Il y avait de quoi réfléchir, la chose était d’autant plus sérieuse que l’on n’avait pas affaire à une vulgaire mystification, le Wawaron existant bel et bien, on l’avait vu à Montréal et à Londres, où il avait dispersé une flottille d’avions ennemis menaçant la Capitale.

« Mais que diable, s’ils n’avaient pas laissé savoir qu’ils étaient canadiens, personne ne l’aurait su, fit remarquer un ministre.

« Ils doivent avoir une raison pour cela, répondit Sir Robert.

Il avait rudement raison sans le savoir, Baptiste 1er et son ministre sachant pertinemment bien que leur incognito ne saurait durer éternellement, avait préféré opérer par les voies qui leur semblaient les plus naturelles. Allaient-ils se tromper ? Nous en jugerons.

Après réflexion, les ministres décidèrent d’un commun accord de soumettre la question au Conseil Impérial de Londres.

Le télégraphe fut mis en action, et un long câblogramme s’en alla estomaquer l’Honorable Lloyd George qui était à cent lieues de s’attendre à celle-là.

Il poussa un : “What do you think of that ?

Et défiant tous les sous-marins possibles et imaginables, il s’en fut « darder » à Versailles où le Conseil Central des Alliés se trouvait réunis.

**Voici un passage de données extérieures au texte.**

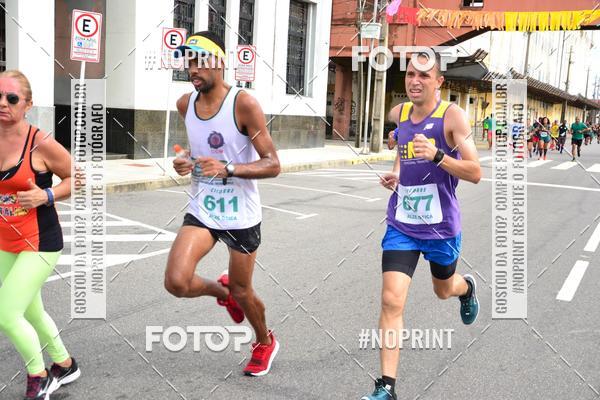Buy your photos of the eventII CICORRE - Torre Malakoff - Recife on Fotop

Cela ne fut pas long, et ce qui fut décidé fut câblé à Ottawa :

1o Qu’avant d’être reconnu que l’Empire de l’Espace était tenu en demeure de faire connaître exactement sa situation géographique.

2o Que le Conseil des Puissances Alliées acceptait l’offre de service de la flotte de Baptiste 1er, et que celle-ci entrerait placée dans la sphère d’action des forces aériennes britanniques.

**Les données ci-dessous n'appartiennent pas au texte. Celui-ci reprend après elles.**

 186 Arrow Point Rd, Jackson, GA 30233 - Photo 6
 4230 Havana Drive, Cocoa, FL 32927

3o Que les unités occuperaient leur rôle d’escadre respectif, les grades des officiers conservant les mêmes prérogatives.

4o Que le choix était laissé au susdit Empire (?) soit de se rendre au désir des Alliés ou de rester neutre, dans ce cas les unités aériennes de l’Espace étaient priées de ne pas dépasser la limite des trois milles, distance réglementaire reconnue par la Convention Internationale de La Haye.

L’Hon. Robert Borden communiqua le câblogramme à ses collègues, et la réponse transmise à l’Hon. Philias Duval dans ses bureaux de la rue St-Christophe à Montréal.

Le bon Philias lut et relut à plusieurs reprises la réponse ministérielle, et n’y comprenant rien du tout il partit le jour même pour l’Île de la Barbotte Amoureuse afin de la donner à ses amis.

Nos amis attendaient dans le plus doux des « farniente », et l’arrivée de Duval fut saluée avec enthousiasme.

Baptiste Courtemanche lut à haute voix à ses amis le précieux papier, puis sans hésitation il leur dit :

« Il fallait s’y attendre, il y a dans tout cela beaucoup de bon mais aussi des points à considérer.

« Tu vois bien qu’on veut nous enrôler avec l’armée anglaise et qu’ainsi nous perdrions notre libre arbitre, s’écria le duc de Ste-Cunégonde avec rage.

« Oui, fit Duval, z’y prendraient tous les bénéfices et nous laisseraient que la peau.

« Qu’allons-nous répondre ? demanda Pelquier.

« Tout simplement, répondit Courtemanche, que leur demande sera portée devant les Chambres de l’Empire de l’Espace et qu’une réponse sera donnée aussitôt que le Conseil aura statué.

« Eh ben alors ! s’écria Pelquier, en v’là une bonne, et les Chambres éiousqu’elles sont ?

« C’t’histoire, répondit Baptiste, c’est pour gagner du temps voilà tout et pouvoir réfléchir tout à notre aise.

« Bravo ! j’comprends, s’exclama Titoine.

« Vous comprenez, vous autres, dit Duval ahuri, vous avez bougrement de la chance ; quant à moi, j’y comprends rien du tout.